§ **Text excerpt**:
════════════════════

Measurement of construction labor productivity can be an elusive task. Unlike manufacturing and other industries, construction tasks vary widely by project type, contractor specialty, and other factors. In short, when you’re not mass-producing a standardized product, measuring productivity becomes more difficult.
Even with these challenges, industry researchers and practitioners have made strides measuring productivity in recent years, and some interesting trends have emerged. While exact productivity metrics have varied, most sources agree that construction labor productivity has room for improvement.
In September 2020, the U.S. Bureau of Labor Statistics (BLS) published productivity statistics for four construction sectors:
- Single-family residential construction
- Multiple-family residential construction
- Industrial building construction
- Highway, street, and bridge construction
The BLS statistics are based primarily on output and employment data from the Census of Construction (COC), which regularly compiles data in these areas. According to the latest numbers, productivity decreased between 2007 and 2019 in three of the studied sectors and increased slightly in one – industrial building construction.
Source: Bureau of Labor Statitics, Office of Productivity and Technology
Other studies have reached slightly different conclusions. In 2018, the BLS found that productivity had increased in three of the four sectors between 1987 and 2016. Only the highway sector showed a negative trend in that timeframe.
A 2016 report prepared by Whole Life Consultants Limited (WLC) for Experian and the British Construction Industry Training Board (CITB) determined that construction productivity in the United Kingdom increased by approximately 1 percent between 1998 and 2014. The report noted similar trends dating back to 1978.

════════════════════

Records from a spatial question set

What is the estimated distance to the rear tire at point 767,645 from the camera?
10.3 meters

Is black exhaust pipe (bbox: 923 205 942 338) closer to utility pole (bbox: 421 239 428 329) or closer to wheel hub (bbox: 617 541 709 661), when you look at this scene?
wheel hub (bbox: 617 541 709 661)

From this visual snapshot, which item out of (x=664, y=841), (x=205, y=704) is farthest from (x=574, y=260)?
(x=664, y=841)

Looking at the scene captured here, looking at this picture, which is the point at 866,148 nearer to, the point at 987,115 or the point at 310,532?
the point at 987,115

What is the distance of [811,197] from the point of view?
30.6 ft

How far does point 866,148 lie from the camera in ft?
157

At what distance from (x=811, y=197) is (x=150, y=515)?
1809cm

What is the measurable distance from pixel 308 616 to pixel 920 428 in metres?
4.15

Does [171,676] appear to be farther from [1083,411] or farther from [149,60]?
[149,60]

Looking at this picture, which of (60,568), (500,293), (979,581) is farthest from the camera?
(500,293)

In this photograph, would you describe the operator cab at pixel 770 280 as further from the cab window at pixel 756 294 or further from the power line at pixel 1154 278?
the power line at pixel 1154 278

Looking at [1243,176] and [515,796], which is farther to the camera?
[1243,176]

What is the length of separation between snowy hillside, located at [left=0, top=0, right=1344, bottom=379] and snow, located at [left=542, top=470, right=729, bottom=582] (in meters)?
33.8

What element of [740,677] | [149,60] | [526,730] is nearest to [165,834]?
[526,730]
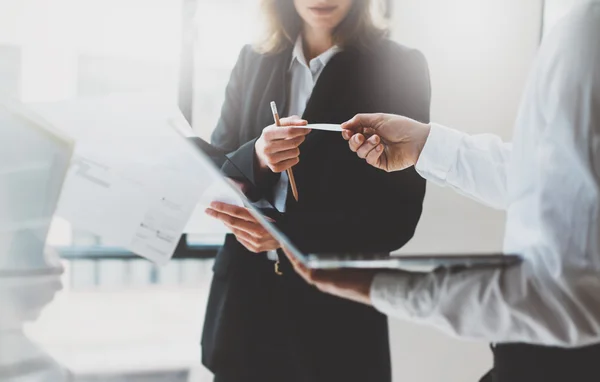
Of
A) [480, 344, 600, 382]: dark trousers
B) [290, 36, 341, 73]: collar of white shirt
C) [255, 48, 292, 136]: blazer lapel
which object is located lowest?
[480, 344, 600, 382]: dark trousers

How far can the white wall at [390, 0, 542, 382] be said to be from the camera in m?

════════════════════

§ **Goals**:
1. In the text on construction labor productivity, which sector saw productivity increase between 2007 and 2019 according to the latest BLS numbers?
2. For each statement, answer yes or no on whether it agrees with the text on construction labor productivity, and quote the deciding words. (a) The BLS statistics rely mainly on data from the Census of Construction. (b) The 2018 BLS findings showed a positive trend for the highway sector between 1987 and 2016. (c) The WLC report found that UK construction productivity rose by about 5 percent between 1998 and 2014.
3. Pick up the text on construction labor productivity after its final sentence and continue it.

§ **Exercise results**:
1. Industrial building construction.

2.
(a) Yes: "based primarily on output and employment data from the Census of Construction (COC)"
(b) No: "Only the highway sector showed a negative trend in that timeframe."
(c) No: "increased by approximately 1 percent between 1998 and 2014"

3.
Factors Affecting Productivity
Data aside, how can productivity be measured, and what are the factors that determine productivity? Again, opinions vary, but construction productivity is often measured as output per labor hour – how much work gets done in the time spent. Output can be expressed in terms of physical quantities (e.g., square feet) or financial units (e.g., dollars).
Factors affecting productivity can vary across different sectors, but many factors are common throughout. A study conducted by Carnegie Mellon University identified factors in three categories:
- Labor characteristics – Age, skill, experience, leadership, and motivation of the workforce.
- Work conditions – Job size and complexity, site accessibility, equipment use, and other project-specific factors.
- Non-productive activities – indirect labor, rework, work stoppages, and other activities not directly resulting in productivity.
The CMU study also identified sub-factors to assess in each of these areas. Labor performance, for example, can be assessed in much the same manner as employee evaluations – considering factors such as quality and quantity of work, job knowledge, judgment, communication, and leadership skills.
To track labor productivity, the CMU study suggests defining a base productivity level for a set of pre-defined work conditions and comparing that with productivity on subsequent projects. A labor productivity index can be determined to compare job-site labor productivity under a different set of work conditions to the base labor productivity. For example, if a contractor can track how many cubic yards of concrete were placed in a certain number of hours on a representative project, that rate can be used on future jobs to determine if productivity is higher or lower than the base level. The labor productivity index – the ratio of labor productivity under a different set of work conditions to the base labor productivity – provides a measure of the relative labor efficiency of a project under a new set of work conditions.
A study conducted by the University of Warsaw in Poland built a mathematical model representing the productivity of construction workers. The model included 17 factors influencing the productivity of construction workers and categorized them into five groups.
- Time spent outside work – worker absences, time spent with family, etc.
- Weather conditions – temperature, wind, and precipitation
- Psychophysical conditions – stress, fatigue, health, age, and recovery
- Organization and management of the worker – ergonomics, noise, duration of work shift, salary, organization of work and workstations
- Remaining factors – day of week, adaptation to new operating conditions, new technology
The previously referenced WLC report concluded that productivity is best measured at the macro level in terms of gross value added (GVA) per cost of labor and at the micro level in terms of earned hours divided by actual hours. GVA is the total output minus the value of all purchased services. The report categorized productivity factors as either internal – those within the control of a contracting organization, or external – those beyond the control of a contracting organization.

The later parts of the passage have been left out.